To find the number of positive integers not exceeding 100 that are divisible either by 4 or by 6, we can use the principle of inclusion-exclusion.
Step 1: Count integers divisible by 4
The integers divisible by 4 up to 100 can be found by dividing 100 by 4:
- 100 ÷ 4 = 25
Thus, there are 25 integers that are divisible by 4.
Step 2: Count integers divisible by 6
Next, we count the integers divisible by 6 up to 100 in a similar manner:
- 100 ÷ 6 = 16 (rounded down)
So, there are 16 integers that are divisible by 6.

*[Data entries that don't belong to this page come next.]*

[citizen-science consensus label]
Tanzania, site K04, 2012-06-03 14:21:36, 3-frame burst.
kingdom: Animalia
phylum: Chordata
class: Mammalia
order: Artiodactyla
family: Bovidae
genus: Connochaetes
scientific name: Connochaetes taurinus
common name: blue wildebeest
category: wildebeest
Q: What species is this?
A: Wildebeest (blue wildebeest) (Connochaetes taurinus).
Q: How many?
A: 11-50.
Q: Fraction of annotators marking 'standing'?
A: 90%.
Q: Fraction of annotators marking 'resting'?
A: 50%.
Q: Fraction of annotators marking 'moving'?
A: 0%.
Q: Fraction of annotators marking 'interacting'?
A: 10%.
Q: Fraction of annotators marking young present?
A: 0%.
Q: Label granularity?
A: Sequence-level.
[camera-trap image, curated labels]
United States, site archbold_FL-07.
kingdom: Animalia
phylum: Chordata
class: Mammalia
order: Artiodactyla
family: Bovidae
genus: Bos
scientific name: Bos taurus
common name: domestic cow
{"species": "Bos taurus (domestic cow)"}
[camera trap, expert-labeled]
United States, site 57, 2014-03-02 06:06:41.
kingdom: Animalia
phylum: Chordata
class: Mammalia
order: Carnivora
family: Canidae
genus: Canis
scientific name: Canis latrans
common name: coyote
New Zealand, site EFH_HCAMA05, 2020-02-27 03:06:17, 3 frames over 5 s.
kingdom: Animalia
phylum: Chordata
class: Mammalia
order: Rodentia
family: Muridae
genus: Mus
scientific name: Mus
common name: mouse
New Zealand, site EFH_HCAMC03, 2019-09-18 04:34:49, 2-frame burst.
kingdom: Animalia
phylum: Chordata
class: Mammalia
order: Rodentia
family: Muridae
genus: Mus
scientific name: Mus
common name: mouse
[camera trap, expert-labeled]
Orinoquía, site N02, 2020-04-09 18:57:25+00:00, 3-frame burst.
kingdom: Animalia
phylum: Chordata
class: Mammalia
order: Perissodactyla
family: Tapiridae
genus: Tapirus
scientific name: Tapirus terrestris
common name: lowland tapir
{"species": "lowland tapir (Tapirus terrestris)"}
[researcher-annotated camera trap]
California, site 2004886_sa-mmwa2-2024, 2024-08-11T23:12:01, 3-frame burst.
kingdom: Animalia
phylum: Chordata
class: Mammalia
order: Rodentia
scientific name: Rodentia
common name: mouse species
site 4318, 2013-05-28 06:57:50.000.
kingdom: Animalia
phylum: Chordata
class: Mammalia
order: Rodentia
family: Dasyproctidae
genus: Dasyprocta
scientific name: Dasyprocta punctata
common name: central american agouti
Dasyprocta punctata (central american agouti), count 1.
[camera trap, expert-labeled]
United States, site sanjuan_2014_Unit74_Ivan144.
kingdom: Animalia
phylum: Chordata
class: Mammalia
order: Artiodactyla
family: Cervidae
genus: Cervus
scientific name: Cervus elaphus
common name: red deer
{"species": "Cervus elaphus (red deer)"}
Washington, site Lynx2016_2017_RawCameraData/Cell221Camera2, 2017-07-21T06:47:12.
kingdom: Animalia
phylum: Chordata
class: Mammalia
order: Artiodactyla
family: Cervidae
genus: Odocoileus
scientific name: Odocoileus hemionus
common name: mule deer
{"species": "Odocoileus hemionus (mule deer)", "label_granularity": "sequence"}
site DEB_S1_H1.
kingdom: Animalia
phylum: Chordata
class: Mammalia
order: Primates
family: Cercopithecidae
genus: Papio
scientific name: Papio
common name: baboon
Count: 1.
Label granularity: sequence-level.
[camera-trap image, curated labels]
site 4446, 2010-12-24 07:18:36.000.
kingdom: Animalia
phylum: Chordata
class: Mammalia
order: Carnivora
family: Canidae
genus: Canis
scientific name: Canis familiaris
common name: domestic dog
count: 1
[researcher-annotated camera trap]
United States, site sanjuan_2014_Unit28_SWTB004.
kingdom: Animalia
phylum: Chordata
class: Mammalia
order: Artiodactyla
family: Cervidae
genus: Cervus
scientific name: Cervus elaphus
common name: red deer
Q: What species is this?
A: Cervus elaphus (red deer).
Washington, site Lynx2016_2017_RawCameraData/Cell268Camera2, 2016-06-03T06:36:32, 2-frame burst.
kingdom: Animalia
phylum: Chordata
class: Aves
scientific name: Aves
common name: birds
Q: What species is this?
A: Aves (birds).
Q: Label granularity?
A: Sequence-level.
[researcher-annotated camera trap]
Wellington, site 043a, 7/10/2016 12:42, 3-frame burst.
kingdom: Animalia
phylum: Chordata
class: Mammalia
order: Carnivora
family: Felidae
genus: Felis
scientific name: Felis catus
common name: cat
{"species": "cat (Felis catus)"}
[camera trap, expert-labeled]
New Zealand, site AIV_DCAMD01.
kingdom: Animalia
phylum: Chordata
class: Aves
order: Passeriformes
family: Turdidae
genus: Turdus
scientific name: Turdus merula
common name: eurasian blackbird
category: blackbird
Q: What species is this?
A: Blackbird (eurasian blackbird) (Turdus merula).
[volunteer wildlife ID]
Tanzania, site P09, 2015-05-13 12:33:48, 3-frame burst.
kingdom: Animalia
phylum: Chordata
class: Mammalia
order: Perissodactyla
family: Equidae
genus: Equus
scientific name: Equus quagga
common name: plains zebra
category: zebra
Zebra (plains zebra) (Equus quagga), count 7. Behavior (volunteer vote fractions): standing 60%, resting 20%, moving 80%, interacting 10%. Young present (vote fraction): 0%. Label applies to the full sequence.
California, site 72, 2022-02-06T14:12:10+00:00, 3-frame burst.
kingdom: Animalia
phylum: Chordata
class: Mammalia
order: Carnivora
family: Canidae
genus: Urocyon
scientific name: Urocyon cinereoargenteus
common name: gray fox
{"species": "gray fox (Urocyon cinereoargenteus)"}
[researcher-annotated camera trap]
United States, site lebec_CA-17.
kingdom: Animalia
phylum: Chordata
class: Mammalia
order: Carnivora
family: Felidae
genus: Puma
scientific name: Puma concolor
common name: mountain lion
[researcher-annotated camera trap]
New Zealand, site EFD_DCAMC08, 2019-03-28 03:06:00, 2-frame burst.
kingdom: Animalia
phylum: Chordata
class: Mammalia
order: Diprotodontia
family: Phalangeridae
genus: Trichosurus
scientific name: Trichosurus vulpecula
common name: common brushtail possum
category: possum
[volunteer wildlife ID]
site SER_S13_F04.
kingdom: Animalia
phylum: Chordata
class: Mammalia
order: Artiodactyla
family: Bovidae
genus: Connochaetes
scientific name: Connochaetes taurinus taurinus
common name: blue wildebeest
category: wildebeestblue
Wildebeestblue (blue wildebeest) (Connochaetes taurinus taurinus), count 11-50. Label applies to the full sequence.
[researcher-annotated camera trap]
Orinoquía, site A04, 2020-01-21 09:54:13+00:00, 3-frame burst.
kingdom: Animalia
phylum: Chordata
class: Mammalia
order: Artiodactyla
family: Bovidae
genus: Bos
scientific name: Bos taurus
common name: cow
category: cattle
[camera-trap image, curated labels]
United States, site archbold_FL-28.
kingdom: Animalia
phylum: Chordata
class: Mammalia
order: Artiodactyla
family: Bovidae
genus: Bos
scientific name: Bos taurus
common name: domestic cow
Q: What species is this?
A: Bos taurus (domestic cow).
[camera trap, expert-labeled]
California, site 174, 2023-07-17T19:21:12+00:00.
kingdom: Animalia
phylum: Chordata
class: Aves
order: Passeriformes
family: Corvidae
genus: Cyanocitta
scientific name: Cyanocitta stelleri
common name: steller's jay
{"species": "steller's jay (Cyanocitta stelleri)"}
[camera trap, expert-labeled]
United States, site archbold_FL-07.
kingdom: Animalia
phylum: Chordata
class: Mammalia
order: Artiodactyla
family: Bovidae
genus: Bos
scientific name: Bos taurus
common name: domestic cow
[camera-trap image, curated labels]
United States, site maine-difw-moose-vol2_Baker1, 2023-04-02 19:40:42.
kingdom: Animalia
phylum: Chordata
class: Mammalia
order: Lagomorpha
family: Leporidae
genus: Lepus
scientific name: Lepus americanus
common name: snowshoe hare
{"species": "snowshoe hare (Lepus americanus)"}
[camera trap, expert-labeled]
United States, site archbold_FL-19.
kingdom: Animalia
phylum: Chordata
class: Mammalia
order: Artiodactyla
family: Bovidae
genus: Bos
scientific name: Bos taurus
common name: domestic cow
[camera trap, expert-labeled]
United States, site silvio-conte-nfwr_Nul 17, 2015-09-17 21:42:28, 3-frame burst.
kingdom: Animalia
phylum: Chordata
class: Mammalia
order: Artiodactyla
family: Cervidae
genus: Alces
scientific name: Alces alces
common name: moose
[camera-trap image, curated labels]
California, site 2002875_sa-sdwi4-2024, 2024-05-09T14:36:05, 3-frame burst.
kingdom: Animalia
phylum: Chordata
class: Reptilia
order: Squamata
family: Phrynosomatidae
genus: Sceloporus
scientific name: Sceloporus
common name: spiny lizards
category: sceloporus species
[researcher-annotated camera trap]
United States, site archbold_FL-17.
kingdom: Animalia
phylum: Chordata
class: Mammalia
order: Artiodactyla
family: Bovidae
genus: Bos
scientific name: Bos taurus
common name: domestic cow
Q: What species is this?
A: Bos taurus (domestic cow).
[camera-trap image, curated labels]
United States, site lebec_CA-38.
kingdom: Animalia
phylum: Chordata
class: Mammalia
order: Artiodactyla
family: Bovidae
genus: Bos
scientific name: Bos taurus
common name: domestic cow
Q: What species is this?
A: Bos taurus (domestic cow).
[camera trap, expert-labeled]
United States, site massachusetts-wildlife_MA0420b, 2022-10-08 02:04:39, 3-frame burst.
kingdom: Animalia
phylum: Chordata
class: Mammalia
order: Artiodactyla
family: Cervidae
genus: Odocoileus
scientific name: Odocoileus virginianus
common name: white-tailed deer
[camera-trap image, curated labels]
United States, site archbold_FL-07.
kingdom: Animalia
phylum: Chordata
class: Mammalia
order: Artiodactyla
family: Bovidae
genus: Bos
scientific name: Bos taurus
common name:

Step 3: Count integers divisible by both 4 and 6 (i.e., by 12)
Since some numbers are counted in both previous categories, we need to account for these by finding the numbers divisible by both 4 and 6, which is the least common multiple (LCM) of 4 and 6, i.e. 12:
- 100 ÷ 12 = 8 (rounded down)
This means there are 8 integers divisible by both 4 and 6.
Step 4: Apply the principle of inclusion-exclusion
The total number of integers divisible by 4 or 6 is calculated as follows:
- Count(4) + Count(6) – Count(12)
- 25 + 16 – 8 = 33
Therefore, the total number of positive integers not exceeding 100 that are divisible either by 4 or by 6 is 33.